Read the unedited whole truth
When Othel and I drop into the lives of our Birmingham grands for a visit, we step into science projects, memory verses, spelling words and book reports. This week, two book reports were sandwiched between football games, a tennis lesson and multiplication tables.
Shields had chosen “Unbroken,” the story of Louie Zamperini’s heroic and torturous experiences during WWII. It was the youth version but still a hefty volume for such a full family schedule. Since she was “down to the wire” for finishing it and writing her report, I volunteered to read a few chapters to her while she listened. It was really an excuse for the two of us to snuggle together on the couch.
Othel and I had seen the movie so I knew I could breeze through a few chapters and recall most of the episodes of POW camp. I was mistaken.

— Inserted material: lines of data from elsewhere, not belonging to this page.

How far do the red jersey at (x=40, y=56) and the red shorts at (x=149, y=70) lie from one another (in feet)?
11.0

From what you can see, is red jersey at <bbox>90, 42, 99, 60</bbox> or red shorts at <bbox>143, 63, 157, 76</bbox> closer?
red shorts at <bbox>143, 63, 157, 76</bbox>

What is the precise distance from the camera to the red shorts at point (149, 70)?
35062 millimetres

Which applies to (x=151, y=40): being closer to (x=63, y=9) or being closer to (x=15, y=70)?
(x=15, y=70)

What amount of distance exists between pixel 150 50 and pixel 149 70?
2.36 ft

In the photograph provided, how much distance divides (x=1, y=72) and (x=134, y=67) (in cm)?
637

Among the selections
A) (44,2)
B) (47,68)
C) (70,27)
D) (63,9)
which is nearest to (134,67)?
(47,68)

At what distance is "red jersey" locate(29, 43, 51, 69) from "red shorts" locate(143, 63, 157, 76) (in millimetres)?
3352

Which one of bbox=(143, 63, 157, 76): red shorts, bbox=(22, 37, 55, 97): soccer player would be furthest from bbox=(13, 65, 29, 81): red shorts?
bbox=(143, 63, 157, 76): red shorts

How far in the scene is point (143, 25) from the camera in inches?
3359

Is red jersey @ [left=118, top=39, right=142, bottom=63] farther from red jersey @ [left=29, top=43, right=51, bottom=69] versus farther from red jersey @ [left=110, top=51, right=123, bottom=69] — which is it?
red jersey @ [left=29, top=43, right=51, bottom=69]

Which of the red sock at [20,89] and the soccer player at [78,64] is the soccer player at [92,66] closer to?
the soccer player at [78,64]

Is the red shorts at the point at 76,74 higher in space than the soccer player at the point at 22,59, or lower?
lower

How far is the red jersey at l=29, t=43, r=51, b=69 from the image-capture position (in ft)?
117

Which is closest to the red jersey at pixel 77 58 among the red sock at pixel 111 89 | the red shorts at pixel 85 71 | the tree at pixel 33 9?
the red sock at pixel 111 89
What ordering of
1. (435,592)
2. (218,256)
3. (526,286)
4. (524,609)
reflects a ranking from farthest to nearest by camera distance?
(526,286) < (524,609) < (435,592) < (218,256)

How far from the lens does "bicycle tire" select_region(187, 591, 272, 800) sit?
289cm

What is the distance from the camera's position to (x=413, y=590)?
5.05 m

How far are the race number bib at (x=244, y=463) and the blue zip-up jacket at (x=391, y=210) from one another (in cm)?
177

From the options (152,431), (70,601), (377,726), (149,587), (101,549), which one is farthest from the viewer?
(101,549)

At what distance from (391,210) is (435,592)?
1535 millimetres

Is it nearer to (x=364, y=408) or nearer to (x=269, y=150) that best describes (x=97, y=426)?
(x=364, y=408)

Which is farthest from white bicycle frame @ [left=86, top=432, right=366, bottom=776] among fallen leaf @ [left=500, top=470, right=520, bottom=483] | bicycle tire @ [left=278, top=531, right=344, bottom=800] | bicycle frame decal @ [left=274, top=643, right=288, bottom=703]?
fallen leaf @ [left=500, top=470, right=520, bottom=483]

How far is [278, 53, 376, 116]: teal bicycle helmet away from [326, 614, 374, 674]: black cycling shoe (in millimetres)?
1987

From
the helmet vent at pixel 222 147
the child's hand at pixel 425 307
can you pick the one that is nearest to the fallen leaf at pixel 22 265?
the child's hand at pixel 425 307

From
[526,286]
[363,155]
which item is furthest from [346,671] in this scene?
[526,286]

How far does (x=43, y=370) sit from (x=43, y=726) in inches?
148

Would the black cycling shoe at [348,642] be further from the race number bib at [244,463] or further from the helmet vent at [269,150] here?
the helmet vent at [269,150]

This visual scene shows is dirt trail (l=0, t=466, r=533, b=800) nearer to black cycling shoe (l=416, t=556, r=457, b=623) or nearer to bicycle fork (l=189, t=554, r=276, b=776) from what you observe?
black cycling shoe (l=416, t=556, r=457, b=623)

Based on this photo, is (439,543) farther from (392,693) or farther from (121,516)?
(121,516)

The movie had told only pieces of Zamperini’s story. The chapters turned quickly as we both became absorbed in the depth of man’s depravity.
The book extended beyond the movie version to share his salvation experience at a Billy Graham crusade. He was immediately freed from the mentally-destroying flashbacks and nightmares — even the alcoholism that was controlling his life.
Now I wanted to read the book version of his life, the much more informative source. As I thought about the difference in the versions, I thought how so many people base their opinions of God on the version they observe. They look for a “good” God in the hurricanes, diseases, mass shootings and turn away empty and doubting in a higher Power. But they are settling for the edited version. They need to read the book version — God’s autobiography of His great love that reaches out to all with the offer of forgiveness and salvation.
The Bible holds the unedited whole truth.